It is worth noting that this case is unusual in that Mr T could clearly evidence his intention to invest in the stock market at the relevant time, and he could also show that the Tenco Scheme administrator was aware of that intention.  Notwithstanding that, the case is a useful reminder generally of the legal principles underlying awards of damages and the dangers of delaying in acting on transfer requests.


57 is the new 55: Government confirms increase in minimum pension age

The Government has confirmed that the minimum age at which members can draw a pension from their pension scheme will increase from age 55 to age 57 in 2028.  Part of the rationale cited for the change has been that this will keep a gap of ten years between the minimum pension age under private pension schemes and the state pension age (the state pension age is due to increase to age 67 by 2028 for both men and women).

It remains unclear at this stage whether any categories of individuals will be able to take advantage of any form of transitional protection or phasing in of the change, potentially allowing them to keep a minimum pension age or 55 (at least for a limited period post 2028).  Alternatively, the change could simply result in a ‘cliff edge’ change meaning that, on the day preceding implementation, pension benefits could be accessed at age 55 but, on implementation day, they could not.

While the change is some way off, it is something that will, in time, have to be communicated clearly to pension scheme members – not least as to how it might affect their options.  This is particularly so given the ‘pensions freedoms’ that were introduced in 2015 which were supposed to give pension scheme members more flexibility as to how they accessed their pension savings from minimum pension age.


Pensions Ombudsman:  Failure to pay contributions and calculating investment loss

In this case, Mr Y was employed by a company called PSDT for a number of months in 2019 and was supposedly enrolled into the National Employment Savings Trust (NEST) to ensure that PSDT met its auto-enrolment duties.

On leaving the employment of PSDT, Mr Y discovered that none of his employee contributions that had been deducted from his salary had actually been paid into NEST.  The employer had also not made any employer contributions, apart from one sole contribution made in June 2019.

The adjudicator at the Pensions Ombudsman noted that the contributions which had not been paid in respect of Mr Y’s employment now needed to be paid by PSDT to NEST.  The adjudicator provided that an assumption of 8% of investment growth should be added to the contributions which should have been paid by PSDT and Mr Y should receive a £500 maladministration award. 

On referral to the Pensions Ombudsman, the Ombudsman noted that he largely agreed with the adjudicator in terms of putting Mr Y back into the position he should have been in and requiring PSDT to make payments of the contributions due to NEST.  However, in terms of investment loss, the Pensions Ombudsman did not agree with the adjudicator’s approach. Instead of applying an assumption of 8% of investment growth, the Ombudsman determined that NEST should be consulted as to how the contributions would have increased in line with investments if they had been paid into NEST when they were due.  As a reference point for investment growth, the one employer contribution that had been made in June could be looked at to see what funds it had been invested in.  The maladministration award was also increased to £1,000.

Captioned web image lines
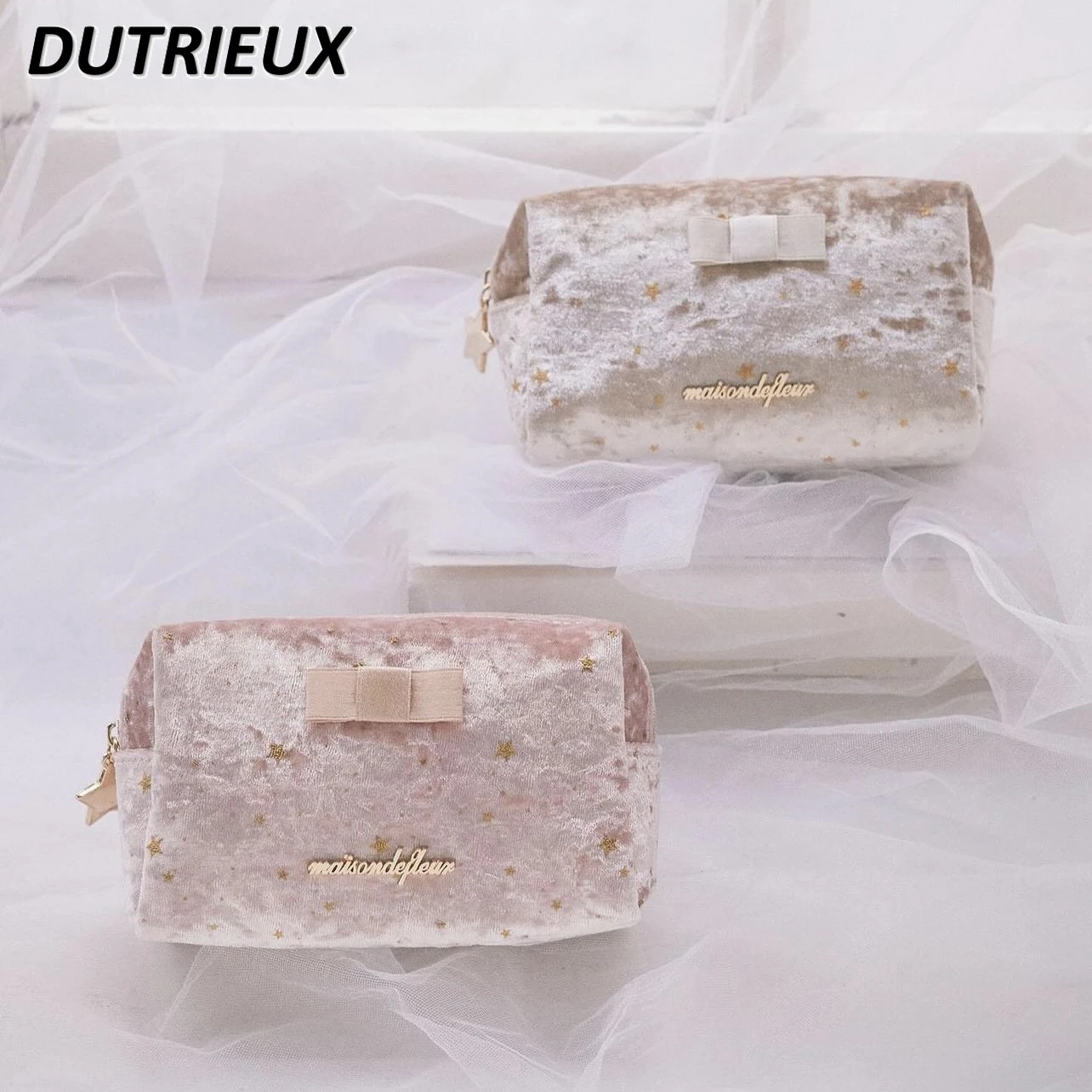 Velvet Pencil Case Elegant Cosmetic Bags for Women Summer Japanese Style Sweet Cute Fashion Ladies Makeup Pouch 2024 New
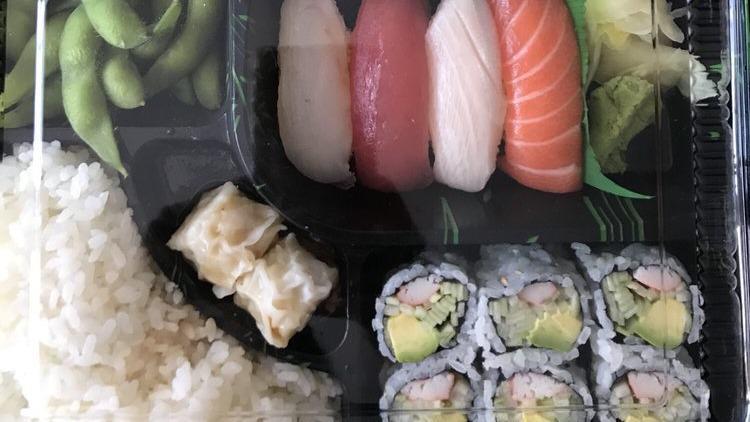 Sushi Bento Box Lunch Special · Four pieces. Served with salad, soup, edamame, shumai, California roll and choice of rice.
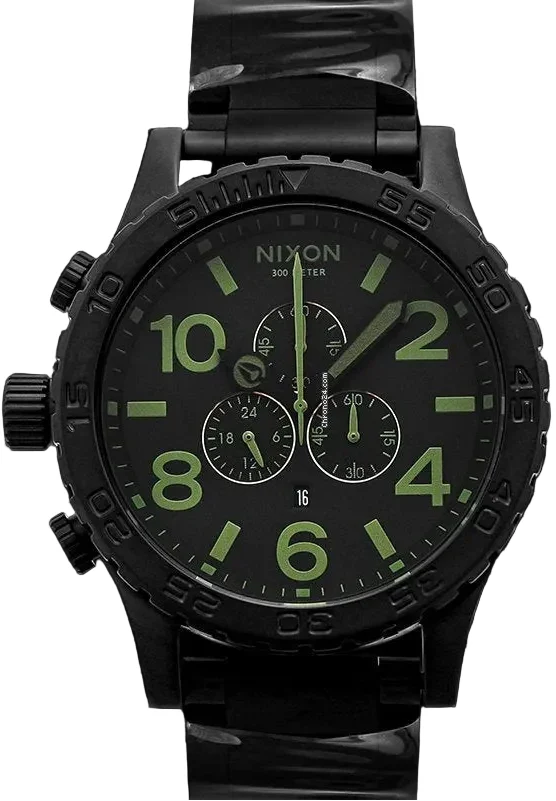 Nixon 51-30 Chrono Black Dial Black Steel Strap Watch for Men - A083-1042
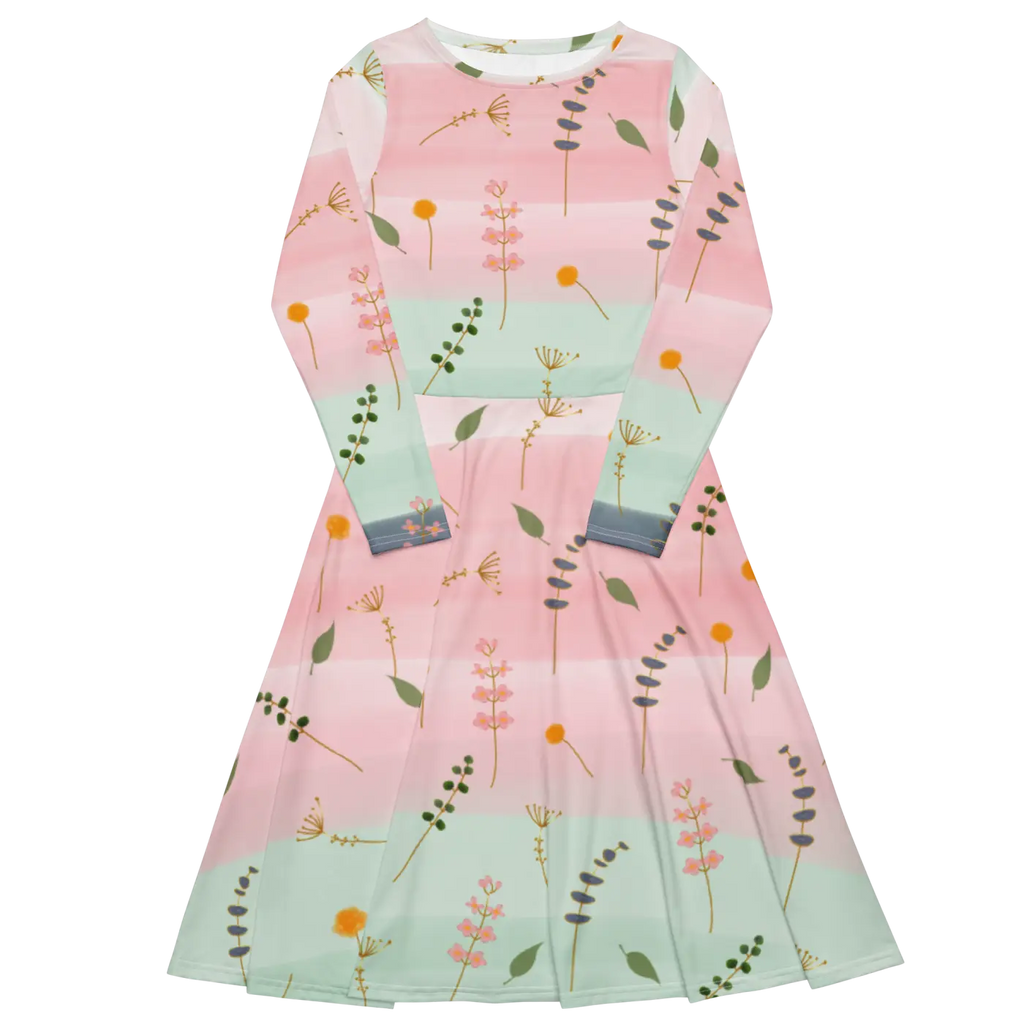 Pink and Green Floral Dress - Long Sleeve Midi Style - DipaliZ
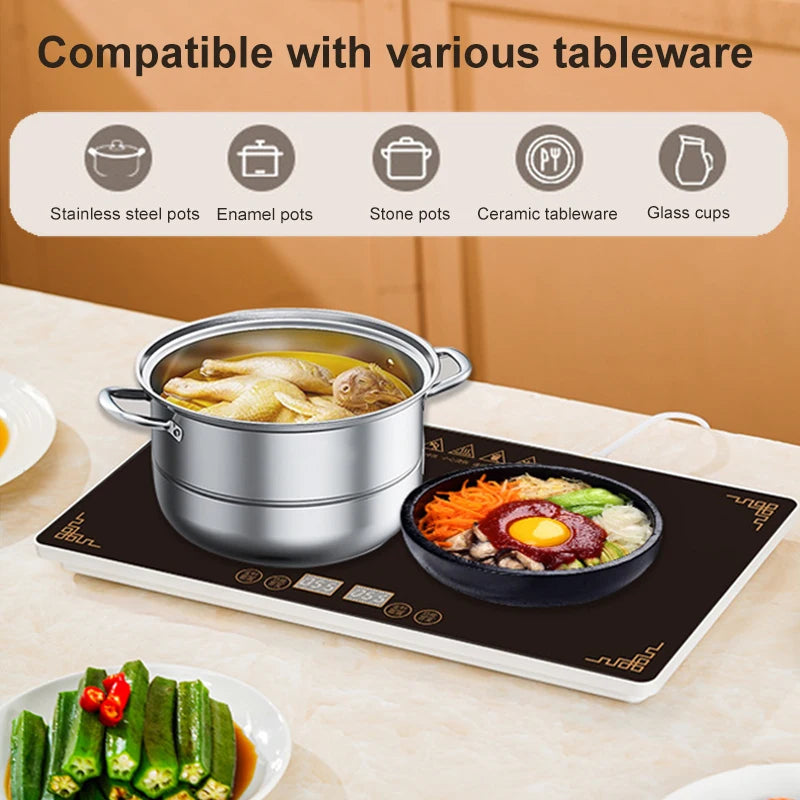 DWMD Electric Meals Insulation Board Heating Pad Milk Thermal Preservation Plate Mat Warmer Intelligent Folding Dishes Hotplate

## WHAT THE TASK REQUIRES
In the pensions text, rewrite the passage between "In this case, Mr" and "a £500 maladministration award.", inclusive, substituting "payments" for "contributions".

## RESULT FOR THIS TASK
In this case, Mr Y was employed by a company called PSDT for a number of months in 2019 and was supposedly enrolled into the National Employment Savings Trust (NEST) to ensure that PSDT met its auto-enrolment duties.

On leaving the employment of PSDT, Mr Y discovered that none of his employee payments that had been deducted from his salary had actually been paid into NEST.  The employer had also not made any employer payments, apart from one sole contribution made in June 2019.

The adjudicator at the Pensions Ombudsman noted that the payments which had not been paid in respect of Mr Y’s employment now needed to be paid by PSDT to NEST.  The adjudicator provided that an assumption of 8% of investment growth should be added to the payments which should have been paid by PSDT and Mr Y should receive a £500 maladministration award.